To save the planet and the human race, he proposes what is in effect a new religion that will unite the powerful energies of art, science, and mysticism—Fox’s “holy trinity”—in the service of wisdom and justice, compassion and celebration. This religion is not unlike that proposed by many spiritual teachers in the New Age movement; one can find similar prophetic and mystical teachings under the aegis of Hinduism, Sufism, Wicca, and a variety of other rubrics. Indeed, Fox practices what he calls “deep ecumenism,” noting that in parts of the world today, the religious lines of demarcation no longer separate Catholics from Protestants or even Christians from non-Christians so much as they divide progressives from conservatives within all traditions. Consequently Fox feels closer in spirit to a native American shaman, a feminist witch, or a Sufi master than he does to a repressive cardinal or an Opus Dei bishop.5

Fox’s theology in fact bears little resemblance to any historic form of Christianity. Although he finds much to admire in the Bible, he has drawn far more from other sources, and Jesus is no more central to Fox’s religion than he is to Islam. Yet Fox is a Dominican priest and his audience consists largely of disaffected Catholics, including a great many clergy and religious. For this reason, he must legitimate creation-centered spirituality for Christians by grounding it, so far as possible, within his own reading of the Christian tradition. Like most theologians, Fox has his own version of Church history with his personal heroes and villains. Two of the prime villains are St. Augustine and Isaac Newton, who inaugurated earlier paradigm shifts—Augustine turning from the cosmic Christ of the Greek Fathers to the “personal Savior” of his own guilt-obsessed psyche, and Newton from a mystical cosmology to a soulless world-machine. Fox’s heroes are the so-called creation mystics of the Middle Ages—Hildegard, Eckhart, and the rest. In order to cast them in this role, however, he is compelled to suppress or distort much of their actual teaching. His representation of Hildegard is a prime case in point.

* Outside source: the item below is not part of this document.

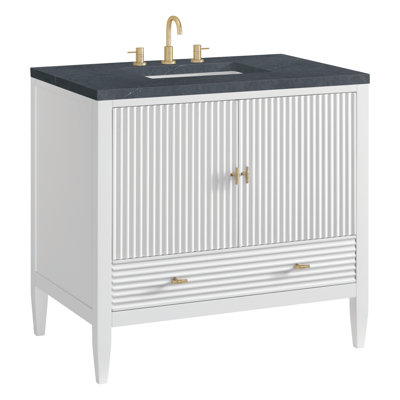 Myrrin 36'' W Single Vanity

Bear & Company’s translation of this Scivias, the first volume of Hildegard’s theological trilogy, is abridged to about half its original length. The omitted sections are those which the editor deemed “irrelevant or difficult to comprehend today.”6 Among these are lengthy passages promoting orthodox sexual ethics, commending virginity, expounding the theology of baptism and Eucharist, condemning heresy, upholding priestly ordination and celibacy, defending the feudal privilege of nobles, and exhorting the obedience of subjects. In other words, Hildegard is welcome to Fox’s mystical pantheon so long as she refrains from being a twelfth-century Catholic. Her holistic cosmology is acceptable, but not her defense of social and ecclesiastical hierarchies. Fox is delighted to stress her “womanly wisdom” but ignores the fact that she was a consecrated virgin, blithely ascribing to her his own ideas about “the recovery of Eros.” Since he also wants to make her a feminist, he rigorously edits her trinitarian thought to fit the standards of an inclusive-language lectionary. The divine Mother, who figures prominently in Hildegard’s visions, is allowed to remain; but the Father and his Son are ushered firmly out the door. Fox does not overtly criticize these unpalatable aspects of Hildegard’s thought; he simply ignores them.